■ **Work item A**
Answer these from the forum post about TensorBoard and cross-validation:
(i) For which classifier is TensorBoard enabled?
(ii) What value does the poster give evaluate_on_number_of_examples?
(iii) How many output directories does the poster say are created with --runs 2 --folds 2?
■ **Work item B**
According to the forum post about TensorBoard and cross-validation, why does the poster think "test" graphs should appear even when no test set is specified through evaluate_on_number_of_examples? Answer in one to three sentences.
■ **Work item C**
Carry on the forum post about TensorBoard and cross-validation from its last sentence.

■ **Passage to read**
#####
Hey @Tanja is it possible to use TensorBoard when performing cross-validation? There is a couple of issues I’m dealing with.

  1. After performing cross-validation for a config file with TensorBoard enabled for DIETClassifier and with evaluate_on_number_of_examples: 0, TensorBoard visualizations are generated only for “train”. “test” scaler graphs are empty. I know its the expected behavior but, since cross-validation creates train-test split randomly in each fold/run shouldn’t there be “test” scaler graphs generated as well without having to specify a test set explicitly using evaluate_on_number_of_examples parameter? (even if evaluate_on_number_of_examples: 0 is given, shouldn’t there be scaler graphs generated for test set evaluated by cross-validation?)

  2. I noticed that when doing cross-validation TensorBoard visualizations are being created separately for different runs and folds. Is there a way to get a summarized visualization for all runs/folds? For example, if I run rasa test nlu --cross-validation --runs 2 --folds 2 with TensorBoard enabled for DIET classifier, 4 different output directories are being created and not one summarized output across all runs/folds.
#####
■ **Stored data**
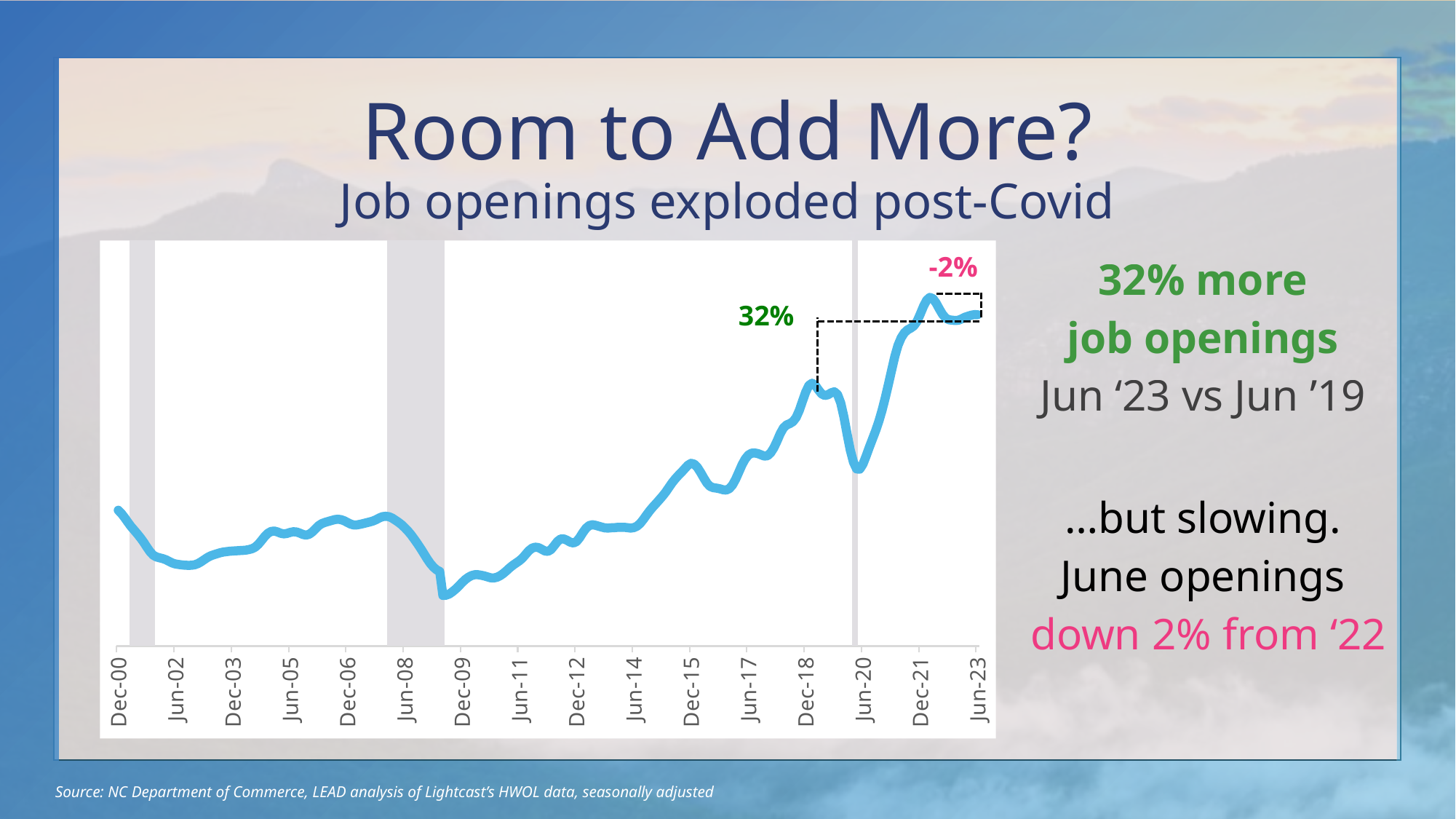
What is the last date label on the x axis of the chart? Jun-23 What is the title of the slide containing the chart? Room to Add More? What kind of chart is shown on the slide? line chart Is the value of the line at Jun-23 higher or lower than at Dec-00? higher Around which x-axis label does the line reach its lowest point? Dec-09 According to the chart annotation, by what percentage did June job openings change from '22 to '23? -2% How many date labels are shown along the x axis of the chart? 16 What is the first date label on the x axis of the chart? Dec-00 According to the chart annotation, by what percentage are job openings higher in Jun '23 compared with Jun '19? 32% What source is cited for the chart data? NC Department of Commerce, LEAD analysis of Lightcast's HWOL data, seasonally adjusted Does the line generally rise or fall between Dec-09 and Dec-18? rise Is the value of the line at Dec-09 higher or lower than at Dec-00? lower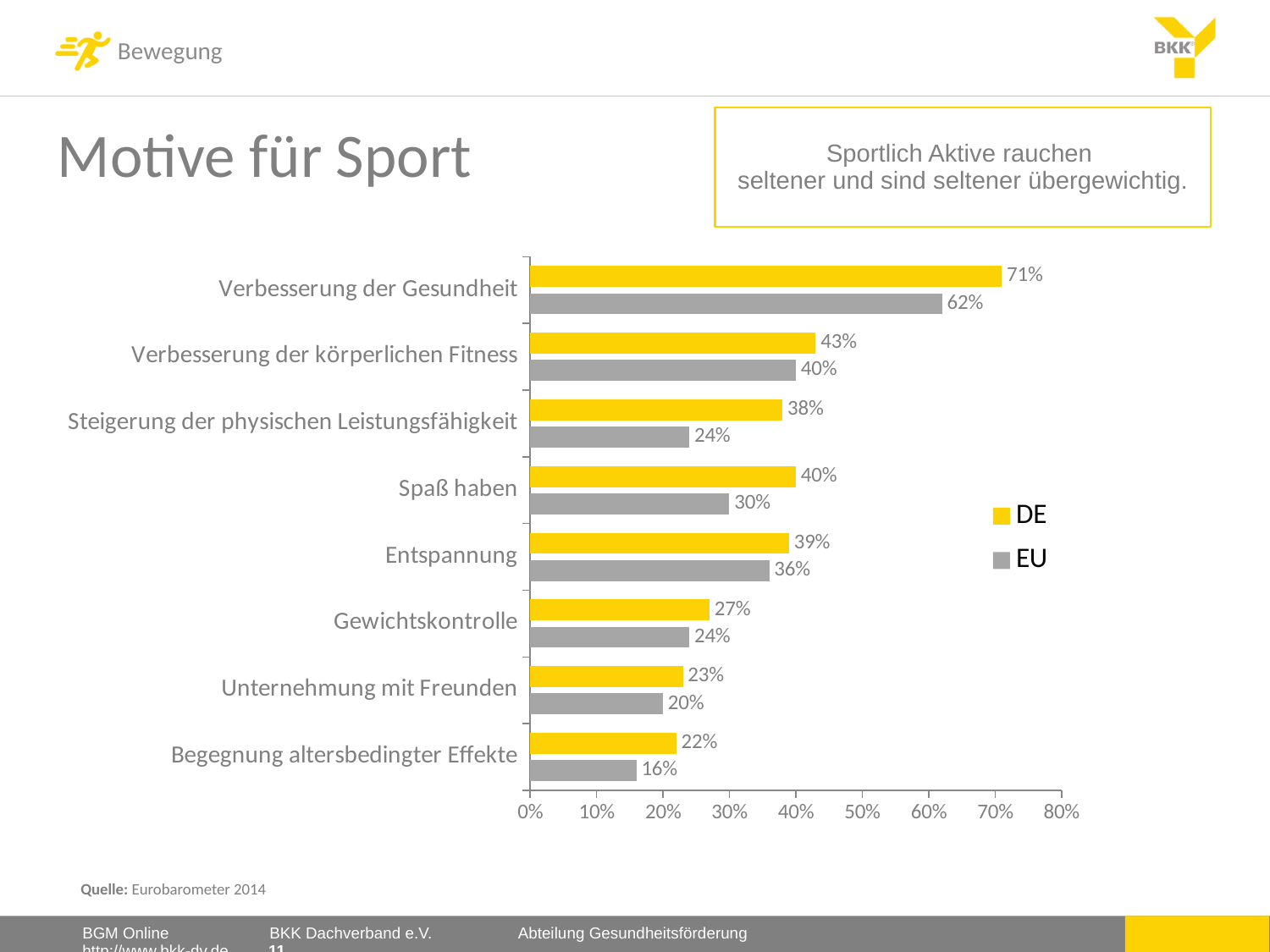
Which category has the highest DE value? Verbesserung der Gesundheit What is the EU value for Begegnung altersbedingter Effekte? 16% Which category has the lowest EU value? Begegnung altersbedingter Effekte What is the EU value for Steigerung der physischen Leistungsfähigkeit? 24% What is the DE value for Verbesserung der Gesundheit? 71% How many categories are shown on the chart? 8 How many series does the legend list? 2 Which colour represents the DE series in the legend? Yellow What kind of chart is shown on the slide? Bar chart What is the difference between the DE and EU values for Verbesserung der Gesundheit? 9% What is the difference between the DE and EU values for Spaß haben? 10% Which is larger for Entspannung, the DE value or the EU value? DE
#####
■ **Exercise output A**
(i) DIETClassifier
(ii) 0
(iii) 4

■ **Exercise output B**
Cross-validation already creates a random train-test split in each fold and run. The poster therefore expects the test data that cross-validation evaluates to produce "test" graphs without a test set being given explicitly.

■ **Exercise output C**
Let me know if the question is not clear enough. (Didn’t attach the config file because I thought its irrelevant).

1 Like

Up, same question

Hello, when I look at the plots my test plot is not completed for the whole epochs. the blue graph shown below. please let me know what might be the issue. I am also attaching the config file code screenshot. I tried different evaluate_on_number_of_examples= 100,200,300,400 but the same issue the blue plot for test is not completed for the whole epochs.

1 Like

@rayvafa I also have the same problem! my validation line stop record after a few steps! Have you solved this problem?